## Begin Data for this task
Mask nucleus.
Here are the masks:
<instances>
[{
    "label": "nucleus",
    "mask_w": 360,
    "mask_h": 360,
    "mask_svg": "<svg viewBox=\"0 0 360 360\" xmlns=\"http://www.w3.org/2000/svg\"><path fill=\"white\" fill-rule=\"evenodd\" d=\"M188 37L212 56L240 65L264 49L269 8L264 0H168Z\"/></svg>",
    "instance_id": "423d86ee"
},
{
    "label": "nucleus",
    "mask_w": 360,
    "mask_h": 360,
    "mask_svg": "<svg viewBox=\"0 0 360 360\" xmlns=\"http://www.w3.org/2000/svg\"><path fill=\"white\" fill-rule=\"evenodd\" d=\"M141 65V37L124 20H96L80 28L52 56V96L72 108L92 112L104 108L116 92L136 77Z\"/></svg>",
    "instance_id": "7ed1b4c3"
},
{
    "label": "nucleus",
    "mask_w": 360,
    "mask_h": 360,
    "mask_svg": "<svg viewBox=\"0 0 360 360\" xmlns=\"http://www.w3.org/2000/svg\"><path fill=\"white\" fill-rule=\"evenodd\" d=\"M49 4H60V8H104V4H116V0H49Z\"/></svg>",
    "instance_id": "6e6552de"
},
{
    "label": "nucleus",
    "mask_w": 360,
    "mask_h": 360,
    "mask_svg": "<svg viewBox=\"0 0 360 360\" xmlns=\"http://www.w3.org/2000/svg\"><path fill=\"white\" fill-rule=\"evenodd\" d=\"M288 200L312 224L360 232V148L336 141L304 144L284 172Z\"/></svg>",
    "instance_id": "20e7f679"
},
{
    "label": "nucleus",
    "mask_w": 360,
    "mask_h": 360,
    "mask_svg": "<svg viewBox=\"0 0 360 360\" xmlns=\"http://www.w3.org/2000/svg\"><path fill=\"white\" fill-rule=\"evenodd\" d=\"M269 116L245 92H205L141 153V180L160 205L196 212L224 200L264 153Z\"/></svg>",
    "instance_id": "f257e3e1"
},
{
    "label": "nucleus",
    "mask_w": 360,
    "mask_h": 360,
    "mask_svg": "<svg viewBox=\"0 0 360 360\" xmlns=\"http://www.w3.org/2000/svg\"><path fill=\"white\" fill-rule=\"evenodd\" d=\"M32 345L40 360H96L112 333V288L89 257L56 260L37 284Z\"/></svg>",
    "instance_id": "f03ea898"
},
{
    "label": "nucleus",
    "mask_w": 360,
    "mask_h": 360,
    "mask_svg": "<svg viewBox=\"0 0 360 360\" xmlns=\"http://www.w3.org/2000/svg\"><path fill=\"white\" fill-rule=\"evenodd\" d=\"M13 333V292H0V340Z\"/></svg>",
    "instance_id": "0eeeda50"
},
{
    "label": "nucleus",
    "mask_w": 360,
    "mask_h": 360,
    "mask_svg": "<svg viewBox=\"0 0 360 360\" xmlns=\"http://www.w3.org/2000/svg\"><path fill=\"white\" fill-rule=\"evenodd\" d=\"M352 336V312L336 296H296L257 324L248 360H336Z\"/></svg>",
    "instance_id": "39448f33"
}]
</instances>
## End Data for this task
* _What to produce_
Which lines in the rows above contain the string "white"? Pick out every one of them.

* _Final answer_
    "mask_svg": "<svg viewBox=\"0 0 360 360\" xmlns=\"http://www.w3.org/2000/svg\"><path fill=\"white\" fill-rule=\"evenodd\" d=\"M188 37L212 56L240 65L264 49L269 8L264 0H168Z\"/></svg>",
    "mask_svg": "<svg viewBox=\"0 0 360 360\" xmlns=\"http://www.w3.org/2000/svg\"><path fill=\"white\" fill-rule=\"evenodd\" d=\"M141 65V37L124 20H96L80 28L52 56V96L72 108L92 112L104 108L116 92L136 77Z\"/></svg>",
    "mask_svg": "<svg viewBox=\"0 0 360 360\" xmlns=\"http://www.w3.org/2000/svg\"><path fill=\"white\" fill-rule=\"evenodd\" d=\"M49 4H60V8H104V4H116V0H49Z\"/></svg>",
    "mask_svg": "<svg viewBox=\"0 0 360 360\" xmlns=\"http://www.w3.org/2000/svg\"><path fill=\"white\" fill-rule=\"evenodd\" d=\"M288 200L312 224L360 232V148L336 141L304 144L284 172Z\"/></svg>",
    "mask_svg": "<svg viewBox=\"0 0 360 360\" xmlns=\"http://www.w3.org/2000/svg\"><path fill=\"white\" fill-rule=\"evenodd\" d=\"M269 116L245 92H205L141 153V180L160 205L196 212L224 200L264 153Z\"/></svg>",
    "mask_svg": "<svg viewBox=\"0 0 360 360\" xmlns=\"http://www.w3.org/2000/svg\"><path fill=\"white\" fill-rule=\"evenodd\" d=\"M32 345L40 360H96L112 333V288L89 257L56 260L37 284Z\"/></svg>",
    "mask_svg": "<svg viewBox=\"0 0 360 360\" xmlns=\"http://www.w3.org/2000/svg\"><path fill=\"white\" fill-rule=\"evenodd\" d=\"M13 333V292H0V340Z\"/></svg>",
    "mask_svg": "<svg viewBox=\"0 0 360 360\" xmlns=\"http://www.w3.org/2000/svg\"><path fill=\"white\" fill-rule=\"evenodd\" d=\"M352 336V312L336 296H296L257 324L248 360H336Z\"/></svg>",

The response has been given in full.